Immaculate, page 29
With that I could feel every last block Izzy and I had built between us falling away. I felt lighter than I had in months, as if there was nothing, no one pressing me down. Before I could analyze that feeling, second-guess whether I was letting go too fast, forgiving too hastily, I floated over to my bed and wrapped my arms around her. She squealed as she pressed up against my belly, cupping her hands around my baby for the first time.
“Really, I just couldn’t stand the idea that Hannah would be the godmother over me. I’ve always expected the co-godmother role, like an avant-garde lesbian godmother couple.”
We both lost it over that, collapsing on my bed in hysterical giggles.
“So can I join in on the party, ladies?”
I jumped to see Hannah leaning against the doorframe, a massive smile nearly splitting her face across the middle.
“Thanks, Hannah, for inviting this wench to my party,” I said, lazily hitting Izzy over the head with my pillow. “You can escort her out now, please.”

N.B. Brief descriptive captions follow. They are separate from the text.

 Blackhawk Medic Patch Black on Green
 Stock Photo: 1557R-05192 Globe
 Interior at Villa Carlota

“Even I’m impressed by how well I worked my magic,” Hannah said, hopping up onto the bed and wriggling in between us. “This feels right, doesn’t it?”
“It doesn’t feel too awful, I suppose,” Izzy said, propping herself on her elbow as she smiled over at us.

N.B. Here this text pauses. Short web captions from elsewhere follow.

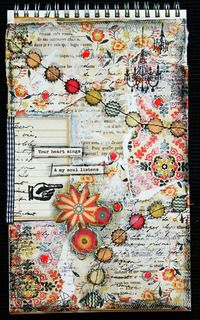 Art journal: Your heart sings, my soul listens by Lilith E. at Studio Calico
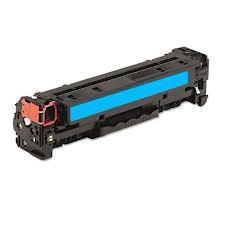 HP LaserJet Pro 200, M251, M276 series Cyan (CF211A, 131A) $42.00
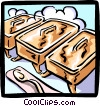 warming or serving trays Vector Clipart image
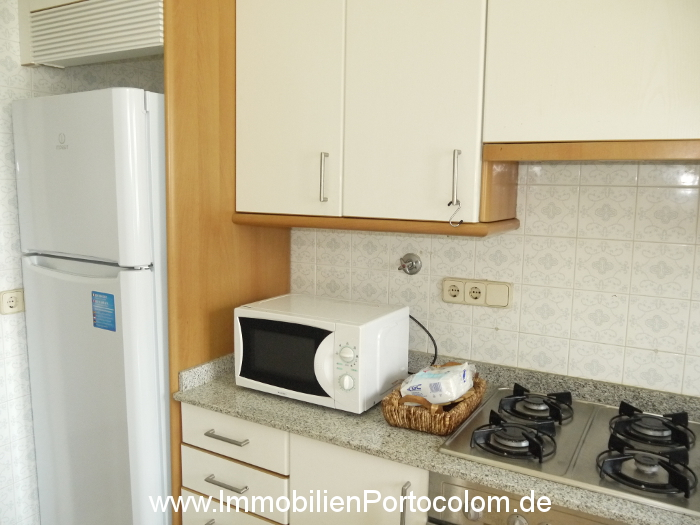 Apartment Portocolom first habor line kitchen2 10616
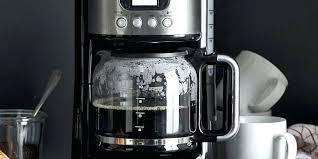 kitchenaid coffee maker parts large size of coffee machine machines dallas parts review parts coffee machines kitchenaid coffee maker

“As long as you brought a ridiculously nice present, I guess I’m okay with you being here.” I reached across Hannah and grabbed Izzy by the shoulder, pulling the three of us together in a tight huddle. “Promise me that this won’t ever happen again. Promise me that whatever absolutely crazy and absurd things happen in our lives, we don’t run away from one another. And we don’t let any of us run away, either. Each of us could have tried harder.”
We all reached our pinkies out and squeezed them in a knot, our sacred, unspoken oath.

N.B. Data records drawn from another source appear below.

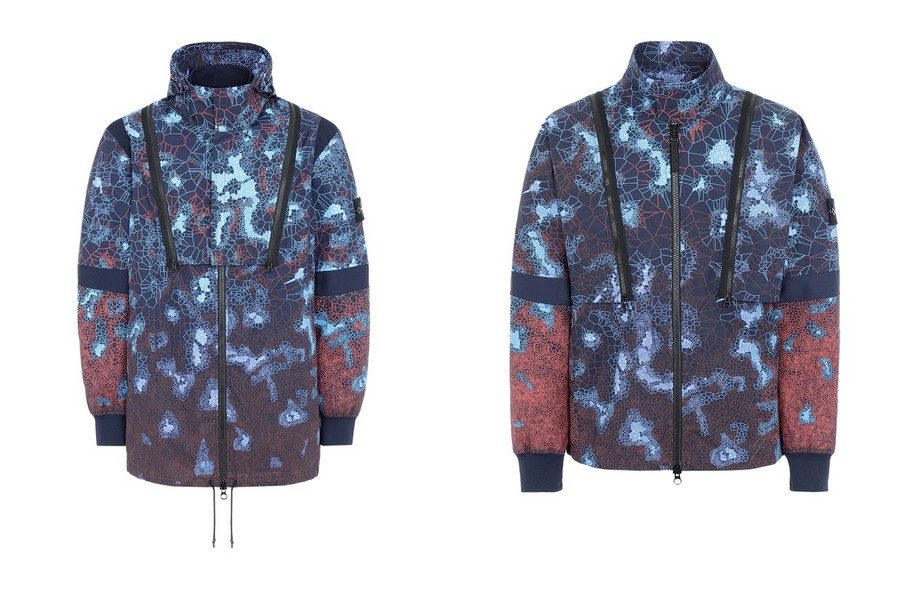 stone-island-heat-reactive-thermosensitive-fabric-03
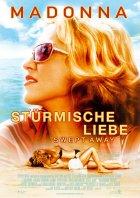 Stürmische Liebe - Swept Away - Plakat zum Film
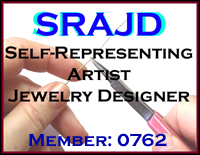 Self-Representing artist jewelry design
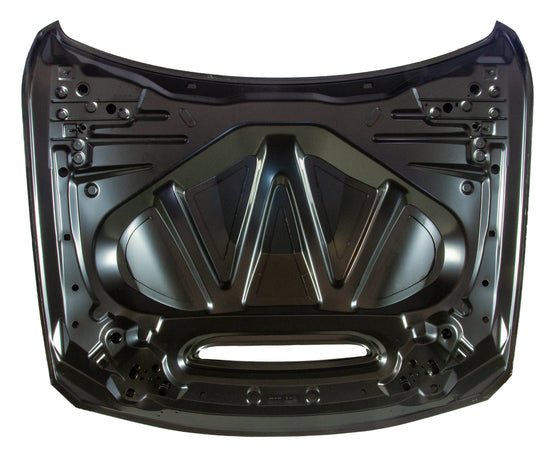 GTS Designed Metal Hood F3X Edition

“Well, then, now that we have that cleared up, I do believe there’s a baby shower happening downstairs for you, Mina,” Hannah said, hopping up from the bed. “Dr. Keller and Mrs. Lewis are here already. They’re waiting for the guest of honor to make her appearance.”
“Ugh. My hair looks like shit.” I pushed myself up and tried frantically to smooth down the frizz.
“You’re pregnant. Your hair’s allowed to look like shit,” Izzy said.
“Man, how I’ve missed your brilliant humor.”
“Get used to it, Mama. You’re going to be hearing it for the rest of your life.”
• • •
I could feel my dad hovering throughout the shower, a static buzz in the background that I couldn’t ignore. I was surprised that he was there at all, really, and not tinkering out in the garage or huddled up in his room with the door closed tight and some sort of sports news on the TV. He looked painfully anxious, as if he was just waiting for the shower to end and the ladies to leave. I couldn’t shut him out of my peripheral—couldn’t stop wondering what it was that had him so worked up. But I was in the middle of a circle of women, oohing and ahing over fuzzy onesies and miniature stuffed animals, and any sort of momentary escape was impossible.
As soon as the last present was opened, I excused myself for the bathroom and ducked into the hallway, hoping that my dad would still be poking around in the kitchen where I’d last seen him. He was there, luckily, standing by the large bay window with his back to me as I walked into the room.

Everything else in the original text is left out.